Belden aşağı inmeden entelektüel tuzağa düşmeden

ALİ POYRAZOĞLU'nun Ödünç Yaşamlar'ını seyrettim.

Güldüm, düşündüm, kızdım, geçmişi hatırladım, yarınları hayal ettim, tiyatronun çekimine kapılıp gittim.

Onun Pirendello'dan çevirdiği Ağzı Çiçekli Adam'ın Yenikapı'da Kemal Bey'in kahvesinde yapılan galasını düşündüm.

Seyirciler kimlerdi?

Ben, Onat Kutlar, Demir Özlü, Önay Sözer, Ergin Ertem, Kemal Özer, Adnan Özyalçıner...

Ya oyuncular...

Ali Poyrazoğlu, Müjdat Gezen, Yaman Tüzcet, Süer İzat.

Ödünç Yaşamlar'
da bir tiyatro sanatçısının meslek hayatının bütün aşamaları, engelleri var. Gerçekle hayal gücü, bilen birinin elinde, kaleminde/dilinde, tiyatroya öykü ile masal tadını eklemiş.

Ali Poyrazoğlu'nun dışında, birçok kimse, bu malzemeyi sıradan, sıkıcı bir anılar dizisine dönüştürebilirdi.

Sanatta ustalık nedir?

Benim çok eski dostumdur, anlattıklarının bazılarına tanık oldum. İşte ben bunu biliyorum, yaşadım demeden; yepyeni bir olay örgüsü ve düzgün, güzel bir Türkçeyle hiç bilmiyormuş gibi seyrediyorum.

Tek başına oyunların büyük riski, tehlikesi vardır.

Kendi ekseninizin çevresinde döner durur, anlaşılmaz bir laf yumağı sizi sarar. Seyirciden kopar, ya kulise, ya da fuayeye düşersiniz.

• Görev Metni
Ödünç Yaşamlar yazısında "Ali Poyrazoğlu'nun dışında, birçok" sözleriyle başlayıp "da fuayeye düşersiniz." sözleriyle biten kısmı hiç değiştirmeden yaz. Bundan sonraki satırlar başka bir kaynaktan alındı.

• Gösterilen Veriler
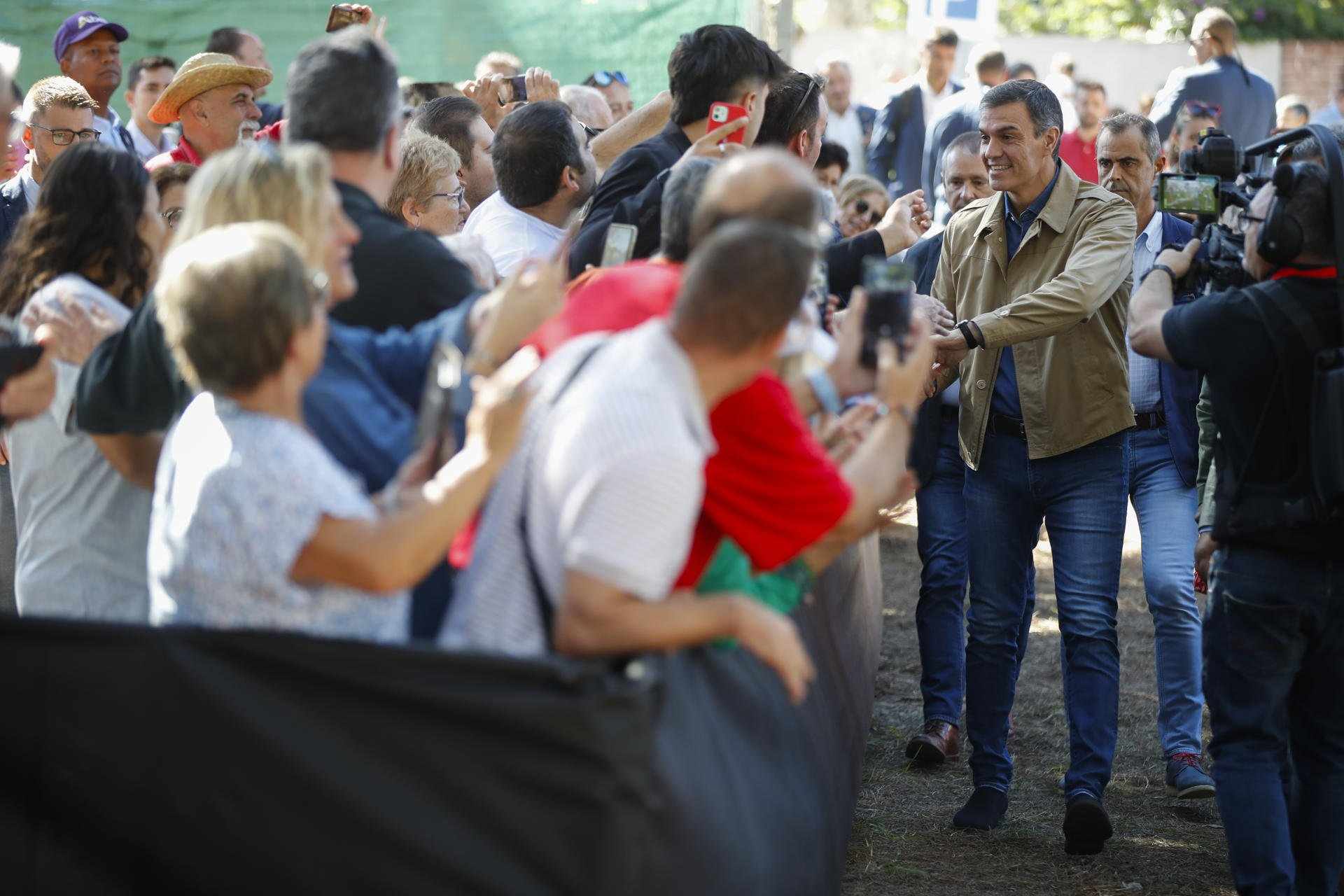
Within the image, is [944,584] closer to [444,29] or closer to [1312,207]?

• Görev Yanıtı
Ali Poyrazoğlu'nun dışında, birçok kimse, bu malzemeyi sıradan, sıkıcı bir anılar dizisine dönüştürebilirdi.

Sanatta ustalık nedir?

Benim çok eski dostumdur, anlattıklarının bazılarına tanık oldum. İşte ben bunu biliyorum, yaşadım demeden; yepyeni bir olay örgüsü ve düzgün, güzel bir Türkçeyle hiç bilmiyormuş gibi seyrediyorum.

Tek başına oyunların büyük riski, tehlikesi vardır.

Kendi ekseninizin çevresinde döner durur, anlaşılmaz bir laf yumağı sizi sarar. Seyirciden kopar, ya kulise, ya da fuayeye düşersiniz.